_Given text_
____

Bringing Up Bobby is a 2011 comedy-drama film written, directed and produced by Famke Janssen (marking her first directorial effort). Milla Jovovich stars as a European ex-con artist and single mother in the United States. The film had its world premiere at the 2011 Cannes Film Festival on May 12, and received a limited release in the United States on September 28, 2012.

Synopsis
Ukrainian con artist Olive and her 10-year-old son Bobby arrive in Oklahoma to begin a new life, and enjoy a series of adventures. However, when Olive's criminal past catches up to her, she is faced with putting her son's happiness before her own. Mary deals with the death of her own son by becoming adoptive mother to Bobby, providing him a home with her husband Kent.

Cast
Milla Jovovich as Olive
Bill Pullman as Kent
Rory Cochrane as Walt
Marcia Cross as Mary
Spencer List as Bobby
Ray Prewitt as Chuck Lee Buck
Justin Hall as Jamie

Production
In summer 2010, the film was shot over 20 days in Oklahoma. The film was inspired by Janssen's own perception as a European who came to live in the United States.

Soundtrack
The original film score was composed by Junkie XL (as Tom Holkenborg). In addition, the soundtrack includes a cover version of "Proud Mary", sung by lead actress Milla Jovovich in Ukrainian. The song plays in the background at the beginning of the film. The recording, which is credited to Milla Jovovich with The Modern Mothers, is based on Ike & Tina Turner's popular version of the song. After the recording session, Jovovich's voice was hoarse for a few days.

The American alternative rock band The Flaming Lips recorded a version of "Amazing Grace", also in Ukrainian. The recording plays during the end credits. Lead singer Wayne Coyne does not speak the language but sang the lyrics phonetically. The soundtrack also contains various country, folk and jazz songs by artists such as Johnny Paycheck, Count Basie, Jack Teagarden, Cat Stevens, Jorma Kaukonen, Ray Hatcher, Roy Lanham & The Whippoorwills, and Joe Mahan. A soundtrack album was not released.

____

_Information provided_
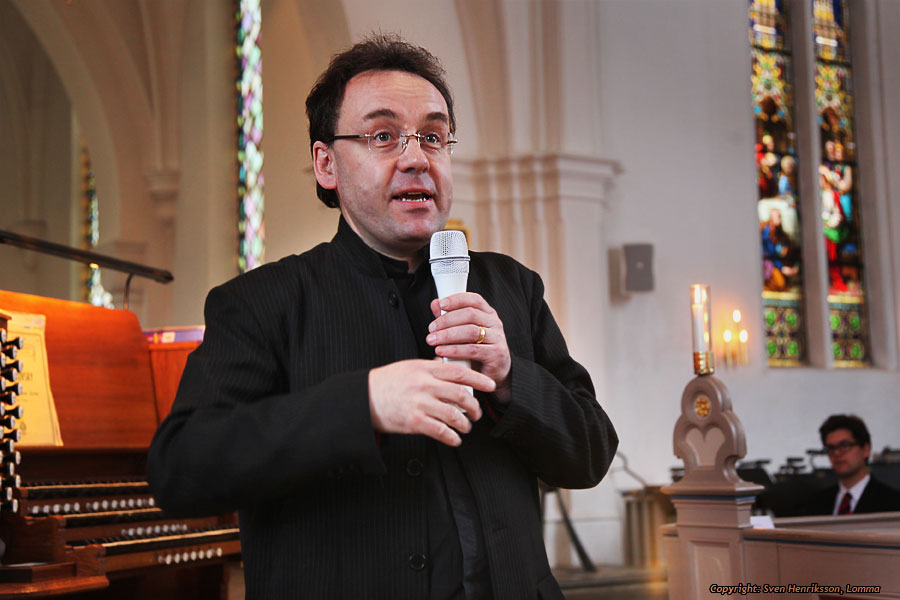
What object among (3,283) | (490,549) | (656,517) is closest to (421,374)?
(490,549)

____

_Work required_
Can you resume the article about the film Bringing Up Bobby, picking up after its last sentence?

_Exercise response_
Release
Video Film Express holds all media rights for the Netherlands, while Monterey Media holds all rights for the United States and Canada.

Festivals
Bringing Up Bobby was selected to screen at the following film festivals:
2012 Newport Beach Film Festival
2012 Dallas International Film Festival
2012 Santa Cruz Film Festival
2012 Nashville Film Festival
2012 White Sands International Film Festival
2012 Omaha Film Festival
2010 Deauville American Film Festival
2011 Savannah Film Festival

Reception
The film has received mainly negative reviews, with a 'rotten'  rating on review aggregator Rotten Tomatoes and a 4.9 rating on the Internet Movie Database.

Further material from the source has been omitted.